See how he uses the cross-slide just to retract the the tool at the end of the thread (which he then resets to zero while waiting the the threading dial) and feed from zero to the correct depth with the compound.


----------



## bob ward (Jul 17, 2010)

Maryak  said:
			
		

> I am relying on the taper. For me a draw bar defeats the purpose of being able to insert longer lengths of small dia material.


As long as you always have the tailstock on the work I'm sure you will be fine without a draw tube, other than that personally I would be getting nervous. After re-reading the thread I'm not sure if you made a 5MT or 4MT taper, but I know that with a 5MT and ER32 collets the draw tube will accommodate 20mm stock. Even with a 4MT taper I imagine a draw tube will be able to take the ER16s 11mm.




			
				Maryak  said:
			
		

> I was taught to cut threads with the compound parallel and use the X slide for the infeed and the compound for making the cut on one side of the thread. This was my 1st attempt at setting the compound to half the angle and I am sure I set it wrong. Rather than mess about I reverted to my old way and winged it until I got a good fit of the threads.


You've done exactly what I did the first time I tried the 29.5° offset method ;D. WTF, why am I getting these funny looking threads ???? Nowadays I use both offset and plunge methods as the mood takes me, offset for larger threads, plunge for smaller threads.


----------



## gjn (Jul 18, 2010)

Maryak  said:
			
		

> Then again I would not rate myself as excellent.

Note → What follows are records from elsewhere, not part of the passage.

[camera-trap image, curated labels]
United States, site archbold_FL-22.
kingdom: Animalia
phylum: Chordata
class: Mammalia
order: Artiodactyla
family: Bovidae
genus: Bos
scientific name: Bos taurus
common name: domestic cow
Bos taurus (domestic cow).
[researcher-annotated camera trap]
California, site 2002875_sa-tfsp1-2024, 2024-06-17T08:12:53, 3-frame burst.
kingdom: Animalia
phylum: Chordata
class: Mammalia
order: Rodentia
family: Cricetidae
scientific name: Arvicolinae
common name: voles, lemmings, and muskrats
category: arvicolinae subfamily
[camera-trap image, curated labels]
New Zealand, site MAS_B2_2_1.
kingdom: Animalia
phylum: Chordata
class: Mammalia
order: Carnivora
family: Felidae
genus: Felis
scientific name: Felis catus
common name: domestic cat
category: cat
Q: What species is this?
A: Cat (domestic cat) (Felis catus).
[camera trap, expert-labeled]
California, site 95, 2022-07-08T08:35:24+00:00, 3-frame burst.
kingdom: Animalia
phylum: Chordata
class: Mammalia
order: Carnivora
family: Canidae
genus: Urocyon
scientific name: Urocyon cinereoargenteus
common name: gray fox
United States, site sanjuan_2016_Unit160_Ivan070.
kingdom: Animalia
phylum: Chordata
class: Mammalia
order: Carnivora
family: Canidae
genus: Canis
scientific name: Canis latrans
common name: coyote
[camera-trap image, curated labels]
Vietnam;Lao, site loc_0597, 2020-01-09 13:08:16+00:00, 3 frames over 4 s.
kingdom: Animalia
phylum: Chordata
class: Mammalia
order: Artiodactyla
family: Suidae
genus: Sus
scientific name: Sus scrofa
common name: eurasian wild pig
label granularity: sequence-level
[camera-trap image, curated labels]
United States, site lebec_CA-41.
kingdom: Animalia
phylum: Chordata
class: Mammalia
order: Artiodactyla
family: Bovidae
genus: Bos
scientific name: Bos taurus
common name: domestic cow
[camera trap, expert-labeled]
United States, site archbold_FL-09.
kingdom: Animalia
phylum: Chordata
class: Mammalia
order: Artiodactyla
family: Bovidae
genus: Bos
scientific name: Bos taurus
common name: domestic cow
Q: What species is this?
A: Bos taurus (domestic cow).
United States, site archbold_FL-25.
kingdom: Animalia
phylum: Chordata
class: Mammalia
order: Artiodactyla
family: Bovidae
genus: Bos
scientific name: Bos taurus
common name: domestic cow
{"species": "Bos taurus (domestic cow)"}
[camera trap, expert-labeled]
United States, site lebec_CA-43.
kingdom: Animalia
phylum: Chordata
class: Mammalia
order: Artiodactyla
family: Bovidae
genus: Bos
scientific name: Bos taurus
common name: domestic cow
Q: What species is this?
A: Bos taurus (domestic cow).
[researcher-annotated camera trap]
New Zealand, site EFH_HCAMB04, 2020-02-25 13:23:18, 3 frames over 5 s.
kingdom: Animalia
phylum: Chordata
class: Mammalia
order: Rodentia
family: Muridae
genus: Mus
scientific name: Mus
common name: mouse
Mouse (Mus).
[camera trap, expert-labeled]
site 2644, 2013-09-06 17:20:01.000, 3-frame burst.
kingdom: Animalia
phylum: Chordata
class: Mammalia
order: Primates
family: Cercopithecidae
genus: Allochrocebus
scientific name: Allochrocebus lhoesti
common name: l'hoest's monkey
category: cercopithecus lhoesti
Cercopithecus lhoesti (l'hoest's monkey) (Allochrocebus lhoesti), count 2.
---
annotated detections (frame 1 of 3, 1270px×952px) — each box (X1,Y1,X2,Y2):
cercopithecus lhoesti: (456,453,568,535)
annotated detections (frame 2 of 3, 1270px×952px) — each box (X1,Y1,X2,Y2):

I beg to differ with that statement Bob, your diesel project and the H&M so far show the proof. Thanks for the response to the questions, it all helps to explain the alternatives.

Rgds - Gavin


----------



## Maryak (Jul 18, 2010)

gjn  said:
			
		

> I beg to differ with that statement Bob, your diesel project and the H&M so far show the proof. Thanks for the response to the questions, it all helps to explain the alternatives.
> 
> Rgds - Gavin



Gavin,

Your too kind. :bow: and I'm not being facetious. 

Best Regards
Bob


----------